Top of Data supplied

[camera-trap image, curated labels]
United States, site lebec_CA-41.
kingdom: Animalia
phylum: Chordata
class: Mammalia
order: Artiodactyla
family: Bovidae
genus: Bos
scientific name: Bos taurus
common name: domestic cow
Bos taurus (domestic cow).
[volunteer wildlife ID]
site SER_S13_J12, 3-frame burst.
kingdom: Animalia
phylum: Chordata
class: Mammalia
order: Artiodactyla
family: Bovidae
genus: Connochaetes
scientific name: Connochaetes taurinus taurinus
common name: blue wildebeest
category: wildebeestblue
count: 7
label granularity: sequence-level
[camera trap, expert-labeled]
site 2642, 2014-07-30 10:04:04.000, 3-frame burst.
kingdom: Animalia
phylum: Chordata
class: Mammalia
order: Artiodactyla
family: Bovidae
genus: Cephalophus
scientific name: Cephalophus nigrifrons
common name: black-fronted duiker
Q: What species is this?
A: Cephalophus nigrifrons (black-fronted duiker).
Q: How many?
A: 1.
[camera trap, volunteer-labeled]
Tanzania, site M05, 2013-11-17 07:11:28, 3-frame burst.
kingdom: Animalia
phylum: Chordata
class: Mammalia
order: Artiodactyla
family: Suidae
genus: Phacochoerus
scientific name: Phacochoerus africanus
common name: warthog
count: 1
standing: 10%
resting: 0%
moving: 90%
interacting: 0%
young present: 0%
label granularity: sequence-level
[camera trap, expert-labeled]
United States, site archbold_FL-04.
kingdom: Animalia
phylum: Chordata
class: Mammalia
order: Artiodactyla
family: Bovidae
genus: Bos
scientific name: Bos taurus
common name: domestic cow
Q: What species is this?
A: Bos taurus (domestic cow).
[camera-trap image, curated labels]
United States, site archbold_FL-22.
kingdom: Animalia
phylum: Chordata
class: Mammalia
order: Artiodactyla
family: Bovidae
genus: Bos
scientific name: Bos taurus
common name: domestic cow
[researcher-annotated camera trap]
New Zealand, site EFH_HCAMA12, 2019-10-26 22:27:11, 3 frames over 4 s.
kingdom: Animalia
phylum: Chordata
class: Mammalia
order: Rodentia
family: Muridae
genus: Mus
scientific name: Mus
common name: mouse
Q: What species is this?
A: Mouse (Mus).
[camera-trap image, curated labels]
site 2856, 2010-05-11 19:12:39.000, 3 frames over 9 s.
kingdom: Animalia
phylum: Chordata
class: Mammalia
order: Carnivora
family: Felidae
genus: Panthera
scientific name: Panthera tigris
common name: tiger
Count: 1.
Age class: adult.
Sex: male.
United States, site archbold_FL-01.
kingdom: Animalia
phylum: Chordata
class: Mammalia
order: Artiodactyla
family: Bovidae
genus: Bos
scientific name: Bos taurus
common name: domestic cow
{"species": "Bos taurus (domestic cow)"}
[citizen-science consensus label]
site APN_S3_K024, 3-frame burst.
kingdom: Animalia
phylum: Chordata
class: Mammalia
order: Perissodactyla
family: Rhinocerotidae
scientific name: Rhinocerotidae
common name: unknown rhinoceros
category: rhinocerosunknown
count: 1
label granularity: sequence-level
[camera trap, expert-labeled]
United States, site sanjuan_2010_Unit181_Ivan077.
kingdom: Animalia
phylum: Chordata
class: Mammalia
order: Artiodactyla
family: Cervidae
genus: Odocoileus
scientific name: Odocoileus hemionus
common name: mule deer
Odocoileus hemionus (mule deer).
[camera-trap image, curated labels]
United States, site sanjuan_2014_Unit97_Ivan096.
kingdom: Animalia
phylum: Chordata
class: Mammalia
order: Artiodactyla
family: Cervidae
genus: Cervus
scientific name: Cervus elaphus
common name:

Bottom of Data supplied

Going back over the entries above, copy word for word every line from the one that has "genus: Phacochoerus" on through the one that has "scientific name: Odocoileus hemionus".

Response area:
genus: Phacochoerus
scientific name: Phacochoerus africanus
common name: warthog
count: 1
standing: 10%
resting: 0%
moving: 90%
interacting: 0%
young present: 0%
label granularity: sequence-level
[camera trap, expert-labeled]
United States, site archbold_FL-04.
kingdom: Animalia
phylum: Chordata
class: Mammalia
order: Artiodactyla
family: Bovidae
genus: Bos
scientific name: Bos taurus
common name: domestic cow
Q: What species is this?
A: Bos taurus (domestic cow).
[camera-trap image, curated labels]
United States, site archbold_FL-22.
kingdom: Animalia
phylum: Chordata
class: Mammalia
order: Artiodactyla
family: Bovidae
genus: Bos
scientific name: Bos taurus
common name: domestic cow
[researcher-annotated camera trap]
New Zealand, site EFH_HCAMA12, 2019-10-26 22:27:11, 3 frames over 4 s.
kingdom: Animalia
phylum: Chordata
class: Mammalia
order: Rodentia
family: Muridae
genus: Mus
scientific name: Mus
common name: mouse
Q: What species is this?
A: Mouse (Mus).
[camera-trap image, curated labels]
site 2856, 2010-05-11 19:12:39.000, 3 frames over 9 s.
kingdom: Animalia
phylum: Chordata
class: Mammalia
order: Carnivora
family: Felidae
genus: Panthera
scientific name: Panthera tigris
common name: tiger
Count: 1.
Age class: adult.
Sex: male.
United States, site archbold_FL-01.
kingdom: Animalia
phylum: Chordata
class: Mammalia
order: Artiodactyla
family: Bovidae
genus: Bos
scientific name: Bos taurus
common name: domestic cow
{"species": "Bos taurus (domestic cow)"}
[citizen-science consensus label]
site APN_S3_K024, 3-frame burst.
kingdom: Animalia
phylum: Chordata
class: Mammalia
order: Perissodactyla
family: Rhinocerotidae
scientific name: Rhinocerotidae
common name: unknown rhinoceros
category: rhinocerosunknown
count: 1
label granularity: sequence-level
[camera trap, expert-labeled]
United States, site sanjuan_2010_Unit181_Ivan077.
kingdom: Animalia
phylum: Chordata
class: Mammalia
order: Artiodactyla
family: Cervidae
genus: Odocoileus
scientific name: Odocoileus hemionus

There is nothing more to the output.